### WORK REQUIRED:
Copy each line exactly. Drop every picture.

### INPUT FOR THIS TASK:
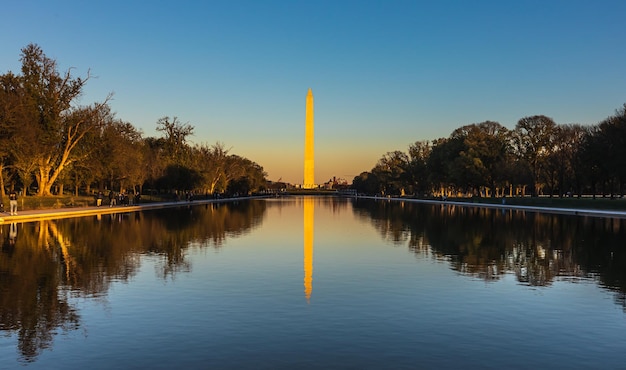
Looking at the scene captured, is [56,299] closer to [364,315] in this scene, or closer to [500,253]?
[364,315]

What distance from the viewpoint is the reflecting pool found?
8258 millimetres

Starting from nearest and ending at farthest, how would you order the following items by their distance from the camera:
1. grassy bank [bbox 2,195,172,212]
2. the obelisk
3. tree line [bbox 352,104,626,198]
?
grassy bank [bbox 2,195,172,212], tree line [bbox 352,104,626,198], the obelisk

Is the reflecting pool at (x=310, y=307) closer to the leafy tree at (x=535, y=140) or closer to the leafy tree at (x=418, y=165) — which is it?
the leafy tree at (x=535, y=140)

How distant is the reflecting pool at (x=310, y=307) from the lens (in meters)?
8.26

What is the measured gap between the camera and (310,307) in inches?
452

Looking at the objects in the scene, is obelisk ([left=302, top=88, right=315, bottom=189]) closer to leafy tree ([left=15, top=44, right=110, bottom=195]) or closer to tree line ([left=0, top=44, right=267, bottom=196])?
tree line ([left=0, top=44, right=267, bottom=196])

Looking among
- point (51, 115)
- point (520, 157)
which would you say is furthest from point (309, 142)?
point (51, 115)

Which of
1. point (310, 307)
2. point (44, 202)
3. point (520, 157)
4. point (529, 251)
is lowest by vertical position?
point (310, 307)

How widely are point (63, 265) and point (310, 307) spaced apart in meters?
9.27

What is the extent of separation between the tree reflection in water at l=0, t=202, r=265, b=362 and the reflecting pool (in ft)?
0.23

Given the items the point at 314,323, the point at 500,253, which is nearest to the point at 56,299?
the point at 314,323

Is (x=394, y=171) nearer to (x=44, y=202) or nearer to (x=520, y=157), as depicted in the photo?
(x=520, y=157)

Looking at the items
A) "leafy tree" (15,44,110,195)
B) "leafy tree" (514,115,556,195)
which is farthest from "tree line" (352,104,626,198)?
"leafy tree" (15,44,110,195)

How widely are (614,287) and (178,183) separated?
83.9m
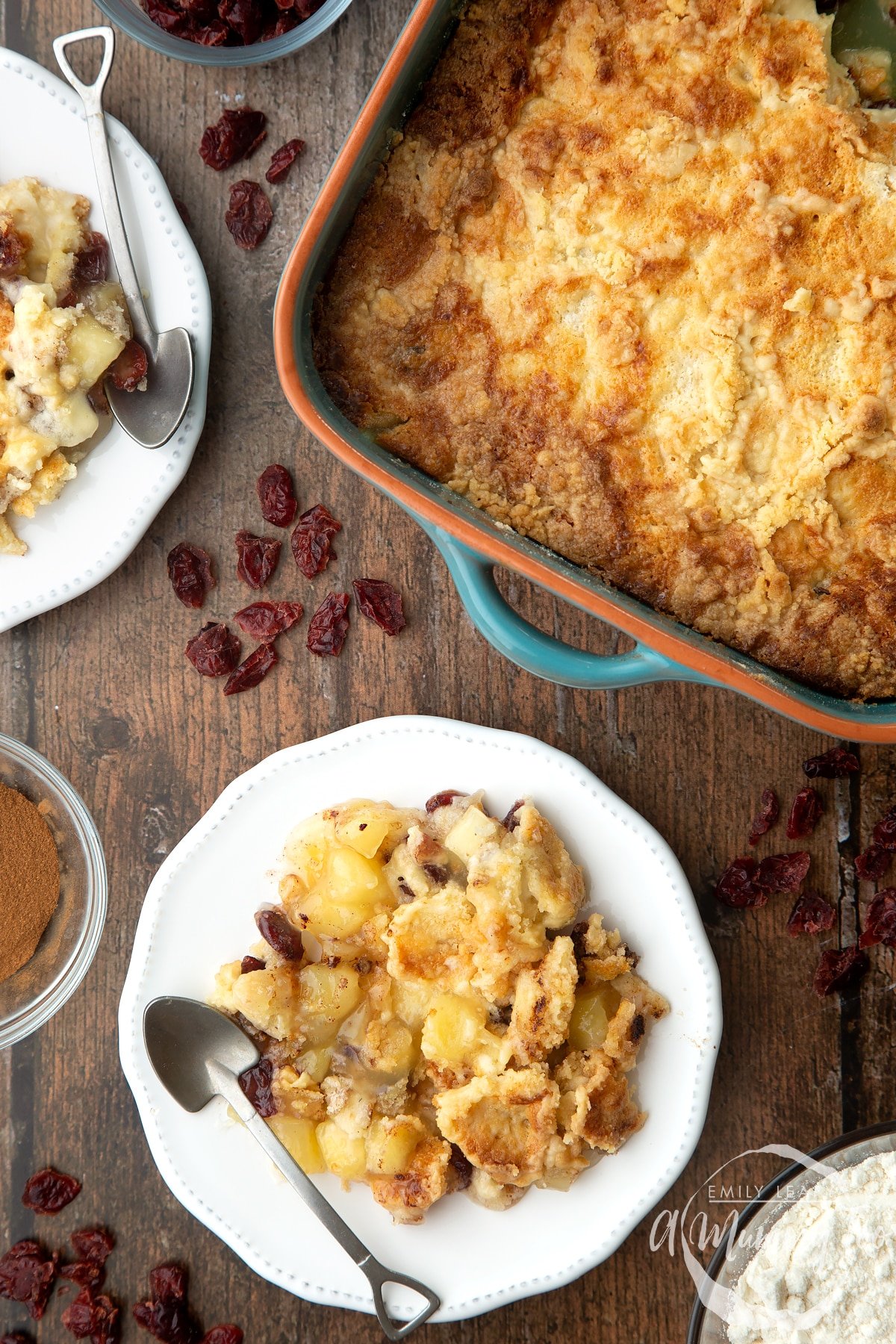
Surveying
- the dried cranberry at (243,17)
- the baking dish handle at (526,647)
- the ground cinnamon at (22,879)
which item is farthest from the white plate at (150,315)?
the baking dish handle at (526,647)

### WRITTEN ANSWER:
Looking at the scene captured, is [56,299] closer to [364,315] in this scene, or closer to [500,253]?
[364,315]

What distance from the viewpoint is the reflecting pool found?
8258 millimetres

Starting from nearest and ending at farthest, how would you order the following items by their distance from the camera:
1. grassy bank [bbox 2,195,172,212]
2. the obelisk
3. tree line [bbox 352,104,626,198]
?
grassy bank [bbox 2,195,172,212], tree line [bbox 352,104,626,198], the obelisk

Is the reflecting pool at (x=310, y=307) closer to the leafy tree at (x=535, y=140) or closer to the leafy tree at (x=418, y=165) — which is it?
the leafy tree at (x=535, y=140)

How distant is the reflecting pool at (x=310, y=307) from the lens (in meters)?
8.26

What is the measured gap between the camera and (310,307) in inches?
452

Looking at the objects in the scene, is obelisk ([left=302, top=88, right=315, bottom=189]) closer to leafy tree ([left=15, top=44, right=110, bottom=195]) or closer to tree line ([left=0, top=44, right=267, bottom=196])?
tree line ([left=0, top=44, right=267, bottom=196])

Looking among
- point (51, 115)
- point (520, 157)
which would you say is furthest from point (309, 142)?
point (51, 115)

Which of
1. point (310, 307)
2. point (44, 202)
3. point (520, 157)
4. point (529, 251)
is lowest by vertical position?
point (310, 307)

How widely are point (63, 265) and point (310, 307) spaced apart in meters?
9.27

What is the extent of separation between the tree reflection in water at l=0, t=202, r=265, b=362 and the reflecting pool (in ft)?
0.23

Given the items the point at 314,323, the point at 500,253, which is nearest to the point at 56,299?
the point at 314,323

Is (x=394, y=171) nearer to (x=44, y=202) or nearer to (x=520, y=157), as depicted in the photo?
(x=520, y=157)

Looking at the items
A) "leafy tree" (15,44,110,195)
B) "leafy tree" (514,115,556,195)
which is farthest from "tree line" (352,104,626,198)?
"leafy tree" (15,44,110,195)

How widely are (614,287) and (178,183) separated?
83.9m
Surveying
- the dried cranberry at (243,17)
- the baking dish handle at (526,647)
- the ground cinnamon at (22,879)
which item is farthest from the white plate at (150,315)?
the baking dish handle at (526,647)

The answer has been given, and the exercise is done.